**Excerpt provided:**
---*---

But in Europe, it is, according to one anti-vivisection organization, 650,000 per year.

If rates are comparable in the US -- that's a lot of birds.

And no legal authority in this country is forcing those who are using them as a means to an end to consider their welfare, even on the basest level of pain-control in the conscious animal.

So if you think that people who use animals on an industrial scale -- whether in agriculture or surrounded by the glowing halo of "science" -- can be left to their own devices when it comes to the welfare of their charges, think of Henery.

Henery and the late Pepper the Dalmatian have only two things in common: Flashy black-and-white coloration, and the indifference of the law of the land.

Henery's bones have healed. He's still not walking normally, and this is clearly an involvement in the ligaments at that joint. I cannot tell whether he's dealing with weakness or pain. If I could give him conscious pain control, that could tell us.

Millions of his species used in research for decades, and nobody has bothered to find out whether I could safely give him a friggin' aspirin, and whether that would help.

---*---

**How to complete this task:** Could you carry the piece about Henery forward, picking up after its final sentence about the aspirin? The entries that follow have nothing to do with the piece about Henery.

---*---

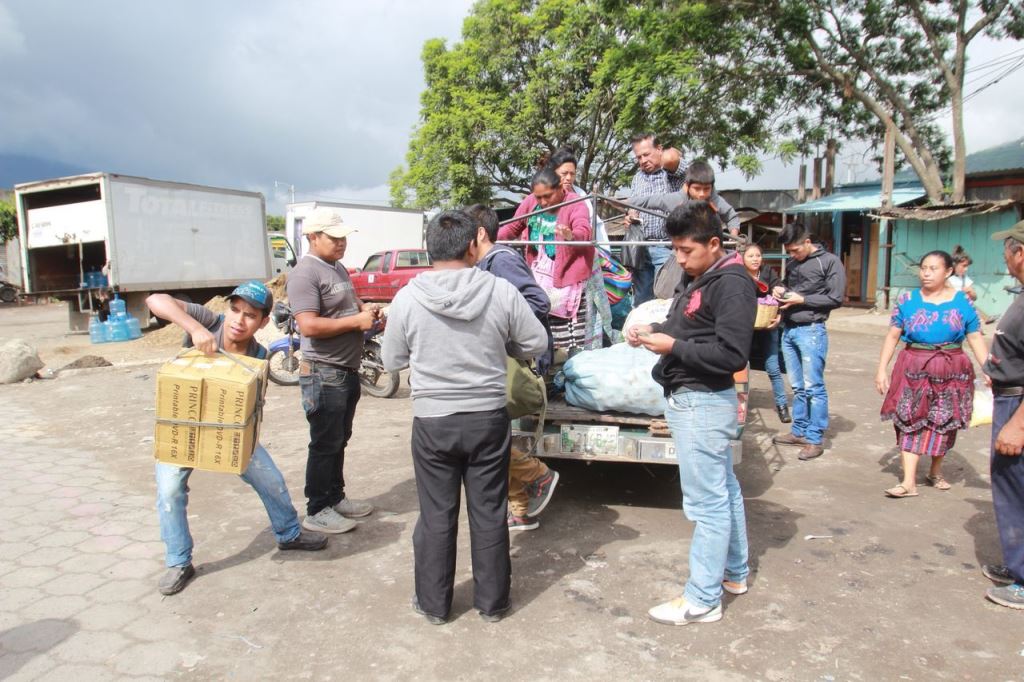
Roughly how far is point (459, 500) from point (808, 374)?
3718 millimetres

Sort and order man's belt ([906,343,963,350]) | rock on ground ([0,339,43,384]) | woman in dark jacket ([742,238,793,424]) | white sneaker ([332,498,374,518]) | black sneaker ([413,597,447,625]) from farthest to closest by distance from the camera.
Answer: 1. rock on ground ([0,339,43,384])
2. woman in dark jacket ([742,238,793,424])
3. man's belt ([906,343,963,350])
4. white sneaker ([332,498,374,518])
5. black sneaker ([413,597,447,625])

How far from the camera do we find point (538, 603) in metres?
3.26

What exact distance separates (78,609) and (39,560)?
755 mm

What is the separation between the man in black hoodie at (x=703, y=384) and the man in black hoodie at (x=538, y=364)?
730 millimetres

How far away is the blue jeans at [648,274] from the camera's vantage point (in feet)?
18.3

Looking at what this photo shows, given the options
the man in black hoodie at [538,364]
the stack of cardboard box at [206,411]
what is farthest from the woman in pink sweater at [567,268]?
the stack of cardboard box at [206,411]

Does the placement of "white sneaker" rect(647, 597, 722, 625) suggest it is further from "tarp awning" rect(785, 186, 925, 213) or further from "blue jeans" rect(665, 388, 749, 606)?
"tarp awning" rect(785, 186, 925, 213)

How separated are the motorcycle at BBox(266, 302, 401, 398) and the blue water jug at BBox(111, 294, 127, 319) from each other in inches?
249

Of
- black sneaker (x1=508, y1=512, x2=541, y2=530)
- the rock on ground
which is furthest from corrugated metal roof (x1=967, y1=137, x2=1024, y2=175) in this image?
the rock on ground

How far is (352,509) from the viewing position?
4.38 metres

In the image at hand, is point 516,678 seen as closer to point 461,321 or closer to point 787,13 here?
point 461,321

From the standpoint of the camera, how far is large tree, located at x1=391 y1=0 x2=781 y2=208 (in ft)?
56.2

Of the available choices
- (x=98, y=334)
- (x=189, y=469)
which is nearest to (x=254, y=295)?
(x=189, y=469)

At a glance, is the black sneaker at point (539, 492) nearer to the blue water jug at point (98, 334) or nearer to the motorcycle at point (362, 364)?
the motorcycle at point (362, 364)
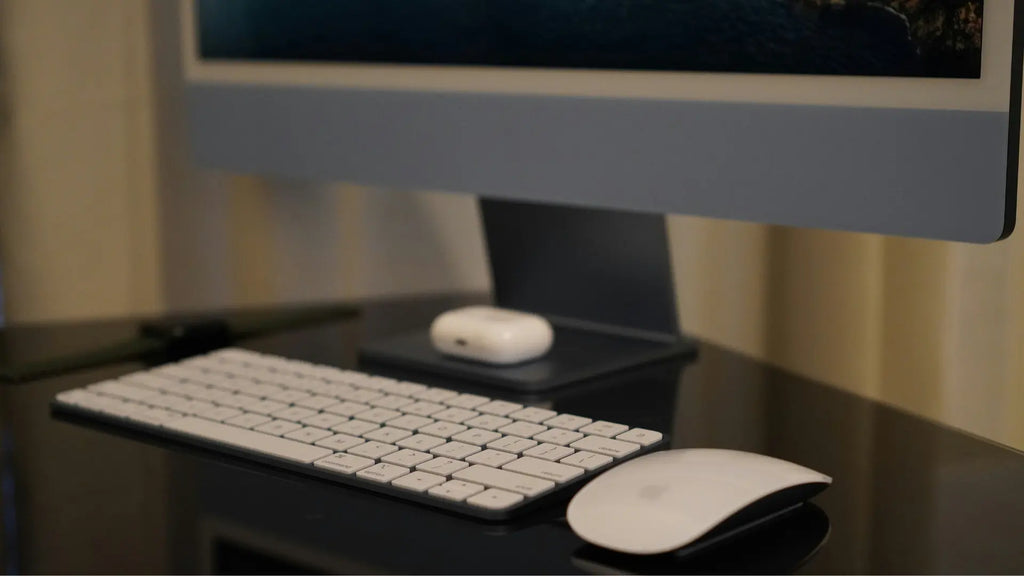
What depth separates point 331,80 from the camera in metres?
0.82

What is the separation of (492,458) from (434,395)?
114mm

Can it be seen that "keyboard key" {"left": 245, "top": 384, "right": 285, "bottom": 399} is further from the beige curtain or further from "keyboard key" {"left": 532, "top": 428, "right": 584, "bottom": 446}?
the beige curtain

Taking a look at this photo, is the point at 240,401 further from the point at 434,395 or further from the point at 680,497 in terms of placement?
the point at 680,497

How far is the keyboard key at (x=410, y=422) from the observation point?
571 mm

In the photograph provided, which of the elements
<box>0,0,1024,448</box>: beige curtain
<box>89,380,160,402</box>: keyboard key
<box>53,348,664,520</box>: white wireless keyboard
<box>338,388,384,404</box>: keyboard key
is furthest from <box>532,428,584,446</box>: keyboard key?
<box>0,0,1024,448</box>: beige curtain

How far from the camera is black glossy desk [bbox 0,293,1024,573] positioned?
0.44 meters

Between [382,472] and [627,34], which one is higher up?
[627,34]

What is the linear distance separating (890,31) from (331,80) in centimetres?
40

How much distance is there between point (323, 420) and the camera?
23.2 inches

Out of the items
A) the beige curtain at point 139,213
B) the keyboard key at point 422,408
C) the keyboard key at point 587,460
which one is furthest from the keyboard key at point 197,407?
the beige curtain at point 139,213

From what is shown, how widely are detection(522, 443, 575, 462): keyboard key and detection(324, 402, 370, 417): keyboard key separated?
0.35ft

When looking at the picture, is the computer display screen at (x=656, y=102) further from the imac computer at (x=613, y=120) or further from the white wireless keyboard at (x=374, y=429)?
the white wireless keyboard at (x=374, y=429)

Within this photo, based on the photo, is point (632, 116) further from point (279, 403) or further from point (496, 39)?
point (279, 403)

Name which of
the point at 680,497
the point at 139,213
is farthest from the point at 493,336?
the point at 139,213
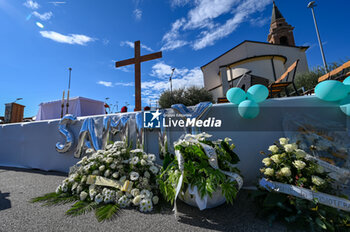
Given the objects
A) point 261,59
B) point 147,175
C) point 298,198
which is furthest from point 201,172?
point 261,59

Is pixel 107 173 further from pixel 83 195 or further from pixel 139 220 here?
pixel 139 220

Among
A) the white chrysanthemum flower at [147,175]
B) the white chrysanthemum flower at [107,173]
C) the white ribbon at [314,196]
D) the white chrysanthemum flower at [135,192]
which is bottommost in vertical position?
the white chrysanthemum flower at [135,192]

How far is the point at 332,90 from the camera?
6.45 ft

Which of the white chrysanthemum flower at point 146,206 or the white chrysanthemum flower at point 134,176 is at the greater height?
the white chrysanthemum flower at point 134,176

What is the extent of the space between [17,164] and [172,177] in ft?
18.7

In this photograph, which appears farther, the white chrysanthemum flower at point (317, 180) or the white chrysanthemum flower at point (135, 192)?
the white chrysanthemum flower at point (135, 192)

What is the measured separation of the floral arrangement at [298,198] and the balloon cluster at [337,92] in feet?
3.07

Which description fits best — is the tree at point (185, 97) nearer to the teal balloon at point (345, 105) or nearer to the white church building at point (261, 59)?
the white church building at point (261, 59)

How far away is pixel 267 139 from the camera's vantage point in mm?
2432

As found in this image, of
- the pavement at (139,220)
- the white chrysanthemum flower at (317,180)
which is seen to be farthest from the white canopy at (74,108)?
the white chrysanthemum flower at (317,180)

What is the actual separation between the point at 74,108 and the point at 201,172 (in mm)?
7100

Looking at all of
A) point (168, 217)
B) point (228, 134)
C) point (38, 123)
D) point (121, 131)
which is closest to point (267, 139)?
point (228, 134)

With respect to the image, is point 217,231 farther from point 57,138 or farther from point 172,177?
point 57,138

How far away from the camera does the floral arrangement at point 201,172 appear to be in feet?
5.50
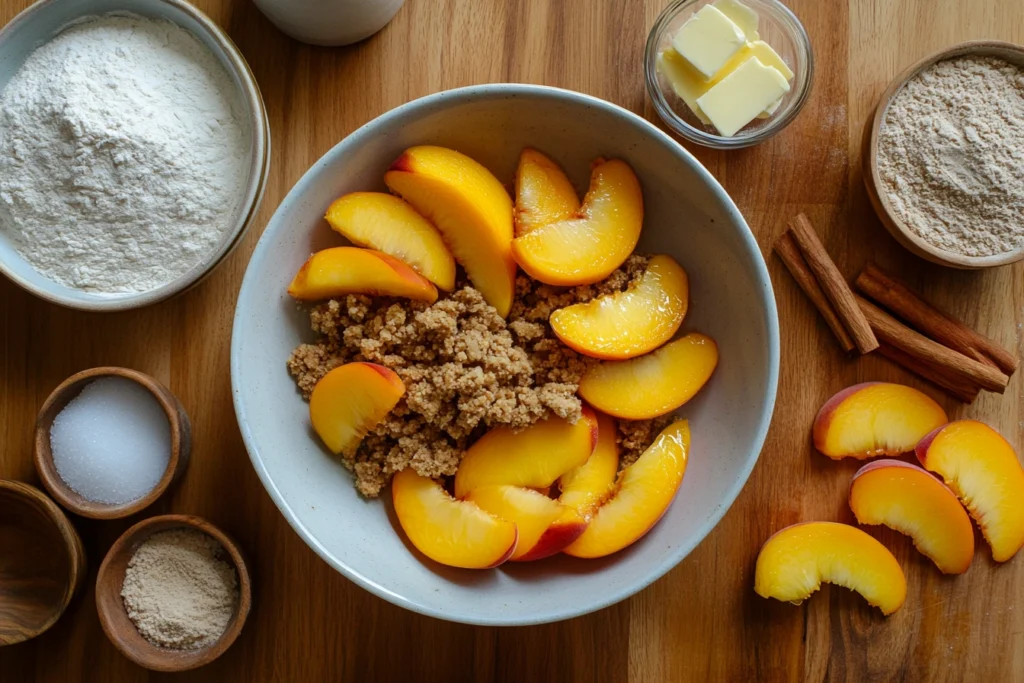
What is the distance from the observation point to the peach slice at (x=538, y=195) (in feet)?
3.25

---*---

**Response box:**
  1. I feel your pain and indignation on this matter - but, my erudite friend, you may want to consider using smaller words when you search the googles. If you google : avain pain control : you'll get lots of hits.

    Apparently you can give Henery aspirin or butorphanol or carprofen, though no dosage information was available and several journal articles did - like you - bemoan the fact that pain in birds is a subject that has been little studied.

  2. Did 'dat. And many other non-latinate word combos. Lots of hits -- but no information.

    Except, as you found, abstracts that bemoan the lack of knowledge on pain in birds.

    And chickens?! They are not parrots, so fuggedaboutit.

    I don't think "mammal pain control" would give us much good information, cuz it turns out, a rat is not a pig is not a dog is not a boy. And absolutely nothing is a cat.

    I guess, like newborn babies, chickens can't feel it.

  3. Oh, and the Merck Veterinary Manual, though it has a handy table of pain medications used in LIZARDS, has apparently NO information on pain or pain control in its large poultry section.

  4. Aspirin dissolved in water is recommended - specifically for poultry - by Mississippi State U at 25 grains (5, 5-grain tablets)/gallon or 324 mg/gallon of drinking water. The dosage rate is about 25 mg/lb body weight per day.

  5. I'm a little miffed at that article for slanting the story as "a terrible kind of thing that used to happen, back in the bad old days." Dogs and cats are still stolen every day and sold for medical research.

    Here in Washington, the UW has frequently come under fire for buying stolen animals for use in their cardiology and pulmonary studies. In theory they now check the paperwork carefully. In practice, you'll notice that the majority of missing dogs in the greater Seattle area are large breeds with broad chests (huskies, labs, etc).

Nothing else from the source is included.